An interesting weekend is right, starting with the semis today in which new junior "World Best Times" (as the official parlance goes) were set in fully nine events, one of them twice:
-JM2- (by the Croatians, who reached the semis through the reps)
-JM4- (5:47, yipes)
-JW4x (twice; it was broken in the first semi by the host Czech Republic, then that record was broken in the second semi by Germany)
-JM4x (again by the Czechs; pretty serious quad skills going hereabouts)
-JM1x (by Clark Dean, his second WR this week in an event in which a new record has been set daily)
It probably would have been easier to make a list of which events did not have new world records, whew.
Obviously the conditions were mostly favorable – a direct tailwind that crept up toward white-capping levels but held off barely (at first at least) let crews with both power and skill get up and over the waves to get some serious speed. By the end of the proceedings, however, there were rolling waves on the course, and things got a bit dicey resulting in a dramatic flip by the New Zealand men's single sculler. He was unable to finish the race due to a snapped oarlock, so we will have to see if he is allowed to race in the B final tomorrow.
The United States qualified for four A finals today, again by winning in each semifinal as we reported on heats day; it is definitely a fun way to advance, and a lot of fun to watch as well.
The US men's four got things started in the first A/B semi of the day with a race that went from strength to strength down the course, resulting in the fastest qualifying time of the two semis.
The guys are really having a good run; so many great boats and close races here," coach Chris Chase said. "Today we really worked on getting off the line clean, then the goal was to transition into our base as smoothly as possible and stay relaxed. Not knowing if/when the winds would increase, I left it up to Michael (stroke) to find what rate produced the best rhythm, and gave us the lowest sustainable split. We planned on not planning set numbers to force us into anything. They just needed to find the comfortable pace that felt best to them. The guys have been communicating well within the boat, and today they put together a piece where everyone was on the same page.

- Activity 1 -
In the junior rowing report, what kept the New Zealand men's single sculler from finishing his race?
- Activity 2 -
Carry the junior rowing report forward from the point where it stops.
The records after this come from a different source.

- Extracted data -
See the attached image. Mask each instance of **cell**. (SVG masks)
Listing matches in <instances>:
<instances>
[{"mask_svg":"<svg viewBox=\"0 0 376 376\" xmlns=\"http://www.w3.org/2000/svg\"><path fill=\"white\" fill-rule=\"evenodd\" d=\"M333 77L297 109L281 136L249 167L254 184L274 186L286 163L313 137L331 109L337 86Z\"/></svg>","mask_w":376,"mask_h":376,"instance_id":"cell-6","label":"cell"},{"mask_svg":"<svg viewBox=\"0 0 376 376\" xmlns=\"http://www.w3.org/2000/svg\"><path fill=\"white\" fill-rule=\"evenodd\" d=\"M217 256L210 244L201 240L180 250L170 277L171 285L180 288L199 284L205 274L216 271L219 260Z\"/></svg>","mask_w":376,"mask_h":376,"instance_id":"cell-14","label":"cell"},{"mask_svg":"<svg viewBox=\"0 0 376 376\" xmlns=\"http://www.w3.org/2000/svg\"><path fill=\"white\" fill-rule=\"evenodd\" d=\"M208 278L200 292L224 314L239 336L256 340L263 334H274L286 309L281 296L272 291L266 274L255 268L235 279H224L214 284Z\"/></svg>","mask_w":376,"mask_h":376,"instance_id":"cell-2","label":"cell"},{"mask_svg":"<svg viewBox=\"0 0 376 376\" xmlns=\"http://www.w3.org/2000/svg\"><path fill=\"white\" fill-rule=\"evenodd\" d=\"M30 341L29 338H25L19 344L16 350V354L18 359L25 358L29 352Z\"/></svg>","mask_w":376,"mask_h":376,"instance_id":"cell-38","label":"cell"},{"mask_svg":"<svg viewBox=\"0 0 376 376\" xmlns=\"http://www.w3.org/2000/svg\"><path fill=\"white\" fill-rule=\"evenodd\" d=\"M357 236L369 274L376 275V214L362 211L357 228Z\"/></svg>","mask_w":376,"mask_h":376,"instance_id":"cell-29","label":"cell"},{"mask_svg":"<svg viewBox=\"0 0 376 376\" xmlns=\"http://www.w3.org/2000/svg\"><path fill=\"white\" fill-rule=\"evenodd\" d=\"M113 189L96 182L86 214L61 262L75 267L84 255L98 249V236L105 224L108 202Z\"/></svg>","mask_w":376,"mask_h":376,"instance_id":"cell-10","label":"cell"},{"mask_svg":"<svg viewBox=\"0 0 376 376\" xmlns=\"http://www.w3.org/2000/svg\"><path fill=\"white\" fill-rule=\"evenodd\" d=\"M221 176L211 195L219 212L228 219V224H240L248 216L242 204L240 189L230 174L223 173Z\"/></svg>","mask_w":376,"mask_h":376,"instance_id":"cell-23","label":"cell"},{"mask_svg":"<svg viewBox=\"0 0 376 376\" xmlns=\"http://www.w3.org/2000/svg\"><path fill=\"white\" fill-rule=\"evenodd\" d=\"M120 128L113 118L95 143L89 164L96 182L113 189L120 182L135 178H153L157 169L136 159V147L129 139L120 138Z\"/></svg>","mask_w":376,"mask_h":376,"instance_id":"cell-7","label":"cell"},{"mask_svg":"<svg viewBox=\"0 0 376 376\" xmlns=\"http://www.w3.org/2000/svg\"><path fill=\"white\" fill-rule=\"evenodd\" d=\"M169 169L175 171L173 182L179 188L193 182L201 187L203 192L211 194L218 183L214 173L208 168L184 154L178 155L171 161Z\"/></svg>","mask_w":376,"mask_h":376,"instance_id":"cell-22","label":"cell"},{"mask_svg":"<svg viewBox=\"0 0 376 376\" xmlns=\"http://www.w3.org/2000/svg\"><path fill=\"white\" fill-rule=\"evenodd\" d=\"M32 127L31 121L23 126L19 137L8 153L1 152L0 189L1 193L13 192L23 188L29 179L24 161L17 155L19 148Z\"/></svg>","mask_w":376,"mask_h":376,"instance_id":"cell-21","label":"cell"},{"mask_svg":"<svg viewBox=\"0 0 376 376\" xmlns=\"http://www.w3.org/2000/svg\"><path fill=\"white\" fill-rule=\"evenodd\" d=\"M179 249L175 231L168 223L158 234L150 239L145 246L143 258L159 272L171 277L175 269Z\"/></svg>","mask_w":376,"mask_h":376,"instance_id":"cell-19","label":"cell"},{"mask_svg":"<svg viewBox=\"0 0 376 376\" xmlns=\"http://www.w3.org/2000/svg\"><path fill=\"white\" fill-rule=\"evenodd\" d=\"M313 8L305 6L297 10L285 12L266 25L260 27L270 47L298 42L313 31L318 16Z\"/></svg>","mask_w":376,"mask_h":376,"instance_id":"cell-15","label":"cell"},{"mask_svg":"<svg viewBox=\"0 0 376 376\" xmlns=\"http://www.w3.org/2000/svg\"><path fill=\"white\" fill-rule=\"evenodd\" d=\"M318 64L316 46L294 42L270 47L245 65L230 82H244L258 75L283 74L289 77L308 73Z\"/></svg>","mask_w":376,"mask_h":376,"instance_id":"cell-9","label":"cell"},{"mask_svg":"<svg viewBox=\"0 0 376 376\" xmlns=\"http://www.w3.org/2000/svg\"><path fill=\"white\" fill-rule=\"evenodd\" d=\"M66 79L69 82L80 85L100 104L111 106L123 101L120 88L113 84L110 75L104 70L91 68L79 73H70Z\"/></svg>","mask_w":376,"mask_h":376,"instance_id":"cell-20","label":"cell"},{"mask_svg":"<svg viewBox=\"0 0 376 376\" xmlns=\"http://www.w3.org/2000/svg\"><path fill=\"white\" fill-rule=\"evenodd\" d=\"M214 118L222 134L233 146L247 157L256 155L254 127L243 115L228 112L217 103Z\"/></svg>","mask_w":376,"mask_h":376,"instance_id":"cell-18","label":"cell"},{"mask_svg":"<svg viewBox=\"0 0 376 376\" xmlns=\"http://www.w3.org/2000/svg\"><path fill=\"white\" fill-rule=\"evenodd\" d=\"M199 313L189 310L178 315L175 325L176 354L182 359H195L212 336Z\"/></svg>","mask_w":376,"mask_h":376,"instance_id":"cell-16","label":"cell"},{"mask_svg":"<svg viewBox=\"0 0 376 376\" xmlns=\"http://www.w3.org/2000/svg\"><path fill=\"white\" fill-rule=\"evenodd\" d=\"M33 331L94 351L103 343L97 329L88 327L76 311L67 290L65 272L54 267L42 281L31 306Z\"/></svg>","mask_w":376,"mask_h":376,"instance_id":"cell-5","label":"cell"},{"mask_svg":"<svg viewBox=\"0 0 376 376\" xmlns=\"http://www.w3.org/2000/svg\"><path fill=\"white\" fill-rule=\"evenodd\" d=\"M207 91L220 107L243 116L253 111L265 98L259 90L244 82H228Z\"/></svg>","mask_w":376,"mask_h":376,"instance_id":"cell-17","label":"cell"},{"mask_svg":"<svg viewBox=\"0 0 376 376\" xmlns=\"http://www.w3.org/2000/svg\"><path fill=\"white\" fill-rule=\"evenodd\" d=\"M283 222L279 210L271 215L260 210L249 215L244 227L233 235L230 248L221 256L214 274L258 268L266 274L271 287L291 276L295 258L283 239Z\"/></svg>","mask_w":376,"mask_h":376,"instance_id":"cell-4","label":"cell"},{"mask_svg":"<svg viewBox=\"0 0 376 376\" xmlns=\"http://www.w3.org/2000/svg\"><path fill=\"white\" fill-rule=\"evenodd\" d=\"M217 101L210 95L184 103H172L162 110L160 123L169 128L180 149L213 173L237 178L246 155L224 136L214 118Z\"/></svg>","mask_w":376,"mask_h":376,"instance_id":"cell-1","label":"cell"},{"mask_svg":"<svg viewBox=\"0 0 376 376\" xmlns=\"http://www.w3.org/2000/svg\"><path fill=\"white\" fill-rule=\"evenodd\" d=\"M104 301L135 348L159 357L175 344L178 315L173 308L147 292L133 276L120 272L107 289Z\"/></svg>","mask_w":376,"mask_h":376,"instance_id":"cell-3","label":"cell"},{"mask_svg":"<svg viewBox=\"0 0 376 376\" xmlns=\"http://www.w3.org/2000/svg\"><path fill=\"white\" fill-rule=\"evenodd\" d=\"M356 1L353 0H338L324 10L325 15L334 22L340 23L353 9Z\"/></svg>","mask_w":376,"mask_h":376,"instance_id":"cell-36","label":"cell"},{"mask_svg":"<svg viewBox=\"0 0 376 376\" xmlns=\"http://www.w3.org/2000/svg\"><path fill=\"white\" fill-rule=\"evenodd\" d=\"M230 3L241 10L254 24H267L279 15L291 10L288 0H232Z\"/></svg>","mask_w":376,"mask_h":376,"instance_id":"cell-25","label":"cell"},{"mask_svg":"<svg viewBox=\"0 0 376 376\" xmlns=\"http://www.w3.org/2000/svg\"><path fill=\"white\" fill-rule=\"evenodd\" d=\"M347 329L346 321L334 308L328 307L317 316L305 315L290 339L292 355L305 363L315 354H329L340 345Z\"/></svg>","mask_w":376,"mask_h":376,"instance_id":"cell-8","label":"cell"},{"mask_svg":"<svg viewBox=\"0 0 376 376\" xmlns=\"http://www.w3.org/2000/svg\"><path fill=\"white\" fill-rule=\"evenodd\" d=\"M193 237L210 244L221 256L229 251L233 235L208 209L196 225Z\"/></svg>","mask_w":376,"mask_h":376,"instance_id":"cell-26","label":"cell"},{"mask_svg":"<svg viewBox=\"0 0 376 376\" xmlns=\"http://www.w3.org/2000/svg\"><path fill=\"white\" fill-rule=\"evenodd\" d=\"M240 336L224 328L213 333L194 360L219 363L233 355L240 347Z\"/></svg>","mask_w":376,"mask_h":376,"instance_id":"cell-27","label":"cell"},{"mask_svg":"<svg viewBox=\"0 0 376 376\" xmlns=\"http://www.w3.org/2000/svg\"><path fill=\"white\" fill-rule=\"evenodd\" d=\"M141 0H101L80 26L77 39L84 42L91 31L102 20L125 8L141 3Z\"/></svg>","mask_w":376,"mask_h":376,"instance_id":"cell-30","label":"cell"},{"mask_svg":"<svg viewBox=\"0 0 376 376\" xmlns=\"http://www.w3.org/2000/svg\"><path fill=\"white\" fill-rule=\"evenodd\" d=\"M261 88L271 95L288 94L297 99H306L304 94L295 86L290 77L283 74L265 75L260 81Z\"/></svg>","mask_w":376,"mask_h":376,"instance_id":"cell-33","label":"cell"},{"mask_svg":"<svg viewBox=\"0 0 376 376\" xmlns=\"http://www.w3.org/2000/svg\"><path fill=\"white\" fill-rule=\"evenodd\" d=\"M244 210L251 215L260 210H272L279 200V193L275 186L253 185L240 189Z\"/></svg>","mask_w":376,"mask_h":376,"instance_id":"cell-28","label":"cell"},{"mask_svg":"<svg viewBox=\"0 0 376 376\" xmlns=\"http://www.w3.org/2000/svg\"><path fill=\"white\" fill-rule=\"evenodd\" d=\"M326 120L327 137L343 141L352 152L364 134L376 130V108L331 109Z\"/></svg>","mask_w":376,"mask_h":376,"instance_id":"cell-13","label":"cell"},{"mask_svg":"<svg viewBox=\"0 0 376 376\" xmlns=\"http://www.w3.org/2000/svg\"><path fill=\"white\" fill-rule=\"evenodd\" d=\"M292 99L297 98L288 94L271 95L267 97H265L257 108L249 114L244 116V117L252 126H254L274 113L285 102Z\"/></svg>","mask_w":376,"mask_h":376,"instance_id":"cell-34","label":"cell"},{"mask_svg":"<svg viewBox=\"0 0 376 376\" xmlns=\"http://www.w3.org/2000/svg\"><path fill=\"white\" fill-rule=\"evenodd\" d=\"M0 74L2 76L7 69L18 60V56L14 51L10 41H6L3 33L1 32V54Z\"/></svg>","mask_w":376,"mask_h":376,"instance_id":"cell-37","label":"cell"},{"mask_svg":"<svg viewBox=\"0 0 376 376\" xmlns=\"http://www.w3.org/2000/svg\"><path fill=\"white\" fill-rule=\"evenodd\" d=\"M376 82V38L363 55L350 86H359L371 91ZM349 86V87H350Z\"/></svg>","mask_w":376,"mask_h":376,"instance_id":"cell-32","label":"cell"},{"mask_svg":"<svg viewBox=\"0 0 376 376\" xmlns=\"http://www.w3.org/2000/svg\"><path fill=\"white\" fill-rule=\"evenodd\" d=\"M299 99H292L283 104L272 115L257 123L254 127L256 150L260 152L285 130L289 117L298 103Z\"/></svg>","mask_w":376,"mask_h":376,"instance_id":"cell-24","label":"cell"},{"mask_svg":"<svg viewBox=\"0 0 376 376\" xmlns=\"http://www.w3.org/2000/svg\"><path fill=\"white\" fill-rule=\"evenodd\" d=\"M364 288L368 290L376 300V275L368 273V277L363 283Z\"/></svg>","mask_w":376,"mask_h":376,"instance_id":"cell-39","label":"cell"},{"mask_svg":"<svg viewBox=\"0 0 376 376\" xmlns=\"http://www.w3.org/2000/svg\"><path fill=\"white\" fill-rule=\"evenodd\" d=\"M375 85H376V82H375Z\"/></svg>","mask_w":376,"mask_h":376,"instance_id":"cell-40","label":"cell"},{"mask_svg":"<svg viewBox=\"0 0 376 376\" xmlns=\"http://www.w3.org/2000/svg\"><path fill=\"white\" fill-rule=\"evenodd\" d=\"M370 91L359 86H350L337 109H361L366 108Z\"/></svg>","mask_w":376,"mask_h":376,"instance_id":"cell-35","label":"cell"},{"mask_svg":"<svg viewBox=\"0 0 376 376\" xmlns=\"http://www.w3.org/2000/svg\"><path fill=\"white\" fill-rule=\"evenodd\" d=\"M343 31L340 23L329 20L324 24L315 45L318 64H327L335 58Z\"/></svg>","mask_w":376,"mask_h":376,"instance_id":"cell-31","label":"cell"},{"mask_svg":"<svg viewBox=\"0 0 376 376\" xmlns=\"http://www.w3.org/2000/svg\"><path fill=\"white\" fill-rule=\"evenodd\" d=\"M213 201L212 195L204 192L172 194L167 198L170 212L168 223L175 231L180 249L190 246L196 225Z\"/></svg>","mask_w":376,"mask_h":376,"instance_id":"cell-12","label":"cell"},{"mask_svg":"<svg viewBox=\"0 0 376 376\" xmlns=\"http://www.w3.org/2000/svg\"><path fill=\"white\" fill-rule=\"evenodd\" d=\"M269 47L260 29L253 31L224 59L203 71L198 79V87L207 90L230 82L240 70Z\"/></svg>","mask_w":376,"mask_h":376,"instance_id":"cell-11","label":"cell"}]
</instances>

- Reply 1 -
A snapped oarlock.

- Reply 2 -
"Things only get harder from here; we recognize there are 5 quality crews that want the same thing we want We will have to be even better tomorrow."
A few races later the US women's pair won their semi rowing away with a time a little under two seconds slower than the world record set by Greece in the first semi.
"It's exciting to watch people just lay out incredibly fast, brave races in these conditions, because they are both fast and challenging," pairs coach Catherine Starr said, noting that the record pace wasn't really a factor in their approach. "For this pair, WR pace doesn't really seem to be the forefront of their mind. They are a blast to coach and watch race because they stay internal and really complement each other, so I think the next step is to just make sure they magnify each other's strengths against a very fast, talented field in the final."
A half hour later it was the women's four's turn, and their win achieved an ambitious goal for the US women's squad.
"All four women's sweep boats from the US earning a spot in the A Finals was a goal of ours all season," coach Liz Trond said. "After the 4+, 8 and 2- races, the 4- was the final boat to meet the goal, with a steady and exciting race."
Then fully 90 minutes later, with the texture of the water more artsy than rowing-friendly, Clark Dean won his semi with his second world record of the week, having set a new record by five second in the heats, having it broken by two seconds by Moritz Wolff in the quarterfinals, then taking another five seconds off that record in the semis today, leaving it standing at 6:45.45, for today at least.
"Clark rowed well today; it certainly appears that the other A finalist rowed well within themselves," coach Casey Galvanak said. "I am sure they will be uncorked in the final, showing their best; I have never witnessed such a group of true competitors. Clark is proud being among this group. We will continue to help Clark manage his efforts as he recovers this afternoon and tomorrow morning."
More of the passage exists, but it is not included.